Wir sind in einem kleinen Bed and Breakfast im siebten Stock in einem typischen Altbau unweit der Quattro Canti. Der Aufzug in der Mitte der großen Wendeltreppe hält nur dann und wann, mal auf halber Treppe oder auch mal gar nicht, und der wenig einladende Hauseingang ist so finster, dass man kaum die Hand vor Augen sieht. „Nein”, sage ich lachend. „Eigentlich will ich gar nicht mehr hier weg”, füge ich hinzu, nehme meine Kamera und kann es kaum abwarten, mich einen weiteren Tag in diese unfassbar lebendige Stadt zu stürzen. 

Das Herz Palermos

Die Dächer der Altstadt Palermo, im Hintergrund sieht man das Gebirge.

Palermo: Manchmal laut und chaotisch, aber auch voller atemberaubender Momente.

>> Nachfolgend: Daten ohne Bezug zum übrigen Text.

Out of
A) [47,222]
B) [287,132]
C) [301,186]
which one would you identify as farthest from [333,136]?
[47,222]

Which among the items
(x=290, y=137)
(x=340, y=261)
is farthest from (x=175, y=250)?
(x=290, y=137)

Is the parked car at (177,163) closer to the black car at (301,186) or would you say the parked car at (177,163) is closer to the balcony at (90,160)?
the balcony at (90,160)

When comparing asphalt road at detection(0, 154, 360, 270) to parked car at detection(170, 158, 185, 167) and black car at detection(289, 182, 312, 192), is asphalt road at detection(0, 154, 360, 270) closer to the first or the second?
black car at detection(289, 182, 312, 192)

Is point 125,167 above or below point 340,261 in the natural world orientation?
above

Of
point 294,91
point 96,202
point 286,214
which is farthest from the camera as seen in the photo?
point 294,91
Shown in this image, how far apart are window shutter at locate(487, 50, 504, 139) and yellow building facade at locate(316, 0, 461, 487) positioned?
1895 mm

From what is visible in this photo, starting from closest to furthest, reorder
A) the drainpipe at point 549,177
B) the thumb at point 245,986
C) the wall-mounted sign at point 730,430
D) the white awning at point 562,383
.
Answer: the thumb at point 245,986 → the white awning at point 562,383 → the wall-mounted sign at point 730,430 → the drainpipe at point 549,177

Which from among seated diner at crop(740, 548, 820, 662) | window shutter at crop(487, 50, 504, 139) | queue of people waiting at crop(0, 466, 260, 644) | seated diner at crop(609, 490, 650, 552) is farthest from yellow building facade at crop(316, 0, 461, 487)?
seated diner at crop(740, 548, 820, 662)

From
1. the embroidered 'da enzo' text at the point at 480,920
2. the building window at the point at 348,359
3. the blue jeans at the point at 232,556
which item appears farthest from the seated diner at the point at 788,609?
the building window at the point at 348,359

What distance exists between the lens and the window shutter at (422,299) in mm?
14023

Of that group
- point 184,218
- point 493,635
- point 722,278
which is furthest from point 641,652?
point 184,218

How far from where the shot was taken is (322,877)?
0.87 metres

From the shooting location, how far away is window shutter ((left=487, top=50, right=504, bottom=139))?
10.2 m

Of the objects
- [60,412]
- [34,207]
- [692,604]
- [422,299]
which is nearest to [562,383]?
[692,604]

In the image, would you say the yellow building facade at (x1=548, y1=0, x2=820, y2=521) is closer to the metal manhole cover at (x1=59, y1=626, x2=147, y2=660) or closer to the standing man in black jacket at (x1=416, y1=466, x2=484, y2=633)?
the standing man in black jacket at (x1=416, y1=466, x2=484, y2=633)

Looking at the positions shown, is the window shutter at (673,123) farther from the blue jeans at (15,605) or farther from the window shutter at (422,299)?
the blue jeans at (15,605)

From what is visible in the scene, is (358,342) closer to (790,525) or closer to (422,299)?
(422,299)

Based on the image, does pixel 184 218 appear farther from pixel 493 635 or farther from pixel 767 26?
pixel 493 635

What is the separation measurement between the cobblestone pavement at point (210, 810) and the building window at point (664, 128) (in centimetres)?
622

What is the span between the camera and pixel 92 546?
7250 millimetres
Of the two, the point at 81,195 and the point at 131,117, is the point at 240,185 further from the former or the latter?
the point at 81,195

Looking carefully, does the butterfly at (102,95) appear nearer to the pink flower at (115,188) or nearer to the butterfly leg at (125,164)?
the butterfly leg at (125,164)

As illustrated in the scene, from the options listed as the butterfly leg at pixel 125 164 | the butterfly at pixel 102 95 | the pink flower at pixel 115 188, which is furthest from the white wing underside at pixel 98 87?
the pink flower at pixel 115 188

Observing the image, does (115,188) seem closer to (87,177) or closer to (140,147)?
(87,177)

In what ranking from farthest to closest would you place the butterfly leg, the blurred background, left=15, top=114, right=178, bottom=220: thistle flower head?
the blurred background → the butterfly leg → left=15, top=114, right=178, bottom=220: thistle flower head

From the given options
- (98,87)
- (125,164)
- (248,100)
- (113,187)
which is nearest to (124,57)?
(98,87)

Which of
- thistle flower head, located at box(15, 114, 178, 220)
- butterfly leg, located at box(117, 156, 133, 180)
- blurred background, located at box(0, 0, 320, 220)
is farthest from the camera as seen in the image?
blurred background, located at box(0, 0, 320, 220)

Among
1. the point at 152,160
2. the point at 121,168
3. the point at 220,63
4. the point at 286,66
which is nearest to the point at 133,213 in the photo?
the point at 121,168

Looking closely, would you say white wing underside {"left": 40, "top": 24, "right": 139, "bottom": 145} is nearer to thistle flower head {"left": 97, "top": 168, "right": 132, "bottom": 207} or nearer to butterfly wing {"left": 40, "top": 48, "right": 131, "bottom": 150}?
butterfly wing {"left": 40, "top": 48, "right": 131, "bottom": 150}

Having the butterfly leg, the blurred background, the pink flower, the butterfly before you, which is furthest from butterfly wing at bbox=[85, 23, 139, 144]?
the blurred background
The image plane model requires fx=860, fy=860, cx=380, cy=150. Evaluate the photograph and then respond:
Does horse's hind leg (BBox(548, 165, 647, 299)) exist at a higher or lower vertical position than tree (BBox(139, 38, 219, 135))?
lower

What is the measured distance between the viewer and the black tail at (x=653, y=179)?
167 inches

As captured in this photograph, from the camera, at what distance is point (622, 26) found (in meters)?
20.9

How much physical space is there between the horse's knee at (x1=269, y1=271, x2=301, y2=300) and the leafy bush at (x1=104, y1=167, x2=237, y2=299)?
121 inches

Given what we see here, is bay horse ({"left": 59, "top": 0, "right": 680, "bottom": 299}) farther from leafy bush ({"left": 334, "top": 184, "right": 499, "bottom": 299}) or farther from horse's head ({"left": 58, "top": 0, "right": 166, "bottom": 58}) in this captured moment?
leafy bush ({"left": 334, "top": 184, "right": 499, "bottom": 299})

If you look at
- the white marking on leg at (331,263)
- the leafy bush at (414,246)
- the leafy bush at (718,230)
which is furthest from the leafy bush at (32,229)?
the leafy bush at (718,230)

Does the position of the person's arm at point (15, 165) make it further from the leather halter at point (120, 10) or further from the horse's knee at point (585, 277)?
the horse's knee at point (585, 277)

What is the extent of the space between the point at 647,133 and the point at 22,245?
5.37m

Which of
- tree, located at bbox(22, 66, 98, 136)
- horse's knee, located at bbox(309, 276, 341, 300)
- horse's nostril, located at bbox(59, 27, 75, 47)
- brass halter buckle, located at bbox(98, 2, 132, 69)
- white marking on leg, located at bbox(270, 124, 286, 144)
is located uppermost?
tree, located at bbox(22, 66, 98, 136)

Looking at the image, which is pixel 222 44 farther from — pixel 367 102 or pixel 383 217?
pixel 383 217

Eine wuselige Kreuzung in Mitten der Stadt Palermo, viele Menschen tummeln sich auf den Straßen.

Die Quattro Canti sind das Herz Palermos.

An Palermo scheiden sich die Geister: Die einen können nichts mit dieser Stadt anfangen, und andere, so wie ich, können sogar schon mal vergessen, dass sie eigentlich total lärmempfindlich sind. Oder dass kaputte Aufzüge mit zwanzig Kilo Gepäck der absolute Reisealptraum sind. Und lieben Palermo eben genau deswegen – für sein herrlich lautes, wildes, unperfektes Leben. 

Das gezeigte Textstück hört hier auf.